Faminist Theory

Ms. Paul told the story of a friend, a mother of two in Park Slope, who had an unplanned pregnancy and decided to terminate it. She wrote an essay about the experience, but had a hard time selling it to a woman’s magazine. “People did not want to hear about someone with children choosing to have an abortion,” said Ms. Paul. “Abortion is very much démodé.”

(National abortion numbers have been falling steadily since the ’90s, down from 1.6 million in 1990 to 1.2 million in 2005, the most recent data available from the Guttmacher Institute.)

“It’s good news when abortion numbers drop and it has positive feminist implications, which have to do with better birth control and fewer unplanned pregnancies,” said Jennifer Baumgardner, 39, a former editor at Ms. magazine, an author of many books, including Manifesta: Young Women, Feminism, and the Future, and the creator of the “I Had an Abortion” T-shirt. “On the whole, we’re in a good place: Abortion numbers are dropping, women are aware of their options and you can have a baby out of wedlock.”

Annie Horcasitas, 29, who worked at a women’s health clinic that performed abortions when she was in college, agreed. “You never really hear women talking about abortion until it comes up in the health care bill. It’s not really a hot-button issue,” said Ms. Horcasitas, a teacher who now lives in Central Harlem with her husband and two sons (a two-and-a-half-year-old and a 2-week-old) and runs a blog called RealMommyChronicles.com. “I think that means we’ve made it if we don’t need to talk about it all anymore.”

A’yen Tran, 29, used to wear her “I Had an Abortion” T-shirt (she had two in her early 20s) as an undergraduate at Barnard. She offered an explanation for the current lack of discourse on women’s rights: “Gloria Steinem says in some ways ambivalence is a function of legality, which I think is right. Young women can ignore that they have access to abortion and not realize how much those rights are threatened all the time. I don’t know if women are putting themselves second so much as they are just less vocally fighting for the right to have abortions.”

Currently a project manager at a media design firm, Ms. Tran, who lives in Fort Greene, said she doesn’t wear her T-shirt anymore. “I think I would be less ready for the fight or less interested in the fight,” she said. “I guess I’m just more focused on other things.”

Of course, the Faminist tribe tends to congregate in cities, like this one, where reproductive rights are a given. An op-ed in The Times this past weekend revealed that Nebraska, Mississippi, Oklahoma and Florida have quietly moved to restrict access to abortion.

“What flies in Park Slope and the Upper East Side is very different from most Americans,” Ms. Paul said. “So the idea that woman as an individual is not a political issue is willful ignorance.”

 

‘BABIES, BABIES, BABIES’
“Motherhood is in the saddle,” said Fear of Flying author Erica Jong when The Observer reached her by phone last week. “There is a whole pop-culture trend towards maternity. Angelina Jolie and Brad Pitt having six, seven, whatever. Jennifer Lopez having twins, Nadya Suleman having a whole bunch and then eight more. Babies, babies, babies. You can always make the cover of a magazine if you have a baby. Even I, who got these hideous attacks for leading women down the garden path to embrace their sexuality, when I had a baby in my arms, my press changed. First I was the happy hooker of literature—then I turned into Mother Theresa. You don’t get bad press when you’re holding a baby.”

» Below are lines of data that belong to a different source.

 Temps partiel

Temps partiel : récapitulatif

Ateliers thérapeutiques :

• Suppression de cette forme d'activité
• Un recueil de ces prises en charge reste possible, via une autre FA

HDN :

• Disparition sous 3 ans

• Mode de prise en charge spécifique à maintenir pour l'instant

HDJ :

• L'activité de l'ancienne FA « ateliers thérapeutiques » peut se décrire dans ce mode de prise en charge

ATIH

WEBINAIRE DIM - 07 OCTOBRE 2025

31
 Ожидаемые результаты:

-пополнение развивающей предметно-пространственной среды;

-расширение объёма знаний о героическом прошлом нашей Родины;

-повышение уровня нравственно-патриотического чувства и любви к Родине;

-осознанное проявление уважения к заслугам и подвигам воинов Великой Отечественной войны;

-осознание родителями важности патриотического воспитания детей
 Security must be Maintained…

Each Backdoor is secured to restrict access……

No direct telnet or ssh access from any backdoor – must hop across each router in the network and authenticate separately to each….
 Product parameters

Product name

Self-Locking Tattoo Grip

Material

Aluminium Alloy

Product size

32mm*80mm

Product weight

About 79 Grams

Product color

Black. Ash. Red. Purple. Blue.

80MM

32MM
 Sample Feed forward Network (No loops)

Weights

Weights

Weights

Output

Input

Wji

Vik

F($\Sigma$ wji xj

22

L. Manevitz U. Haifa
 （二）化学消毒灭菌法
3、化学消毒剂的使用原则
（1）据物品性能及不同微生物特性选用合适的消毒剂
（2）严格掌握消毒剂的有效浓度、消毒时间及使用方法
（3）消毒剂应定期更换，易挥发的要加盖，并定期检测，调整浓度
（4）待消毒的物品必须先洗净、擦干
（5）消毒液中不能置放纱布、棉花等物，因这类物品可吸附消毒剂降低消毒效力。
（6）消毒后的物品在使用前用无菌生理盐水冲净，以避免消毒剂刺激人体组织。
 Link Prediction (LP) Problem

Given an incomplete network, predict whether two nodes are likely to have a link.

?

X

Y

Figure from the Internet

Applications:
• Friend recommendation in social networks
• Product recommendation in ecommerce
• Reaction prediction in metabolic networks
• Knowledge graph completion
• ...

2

SLIDESHOW: 9 Women Who Prefer Prams to Politics >

Before the time when magazines put babies on the cover, they used to—sometimes seriously, sometimes humorously—cover women’s rights issues. Think of Glamour under the esteemed Ruth Whitney; the now little-noticed Ms.; and the defunct Jane and Sassy and YM, which used to have a section called “Why Me?” in which young women sent in embarrassing stories of skirts getting stuck in their pantyhose, tampons falling out of their bags and other silly tales (usually in the presence of “crushes”) that defined young womanhood.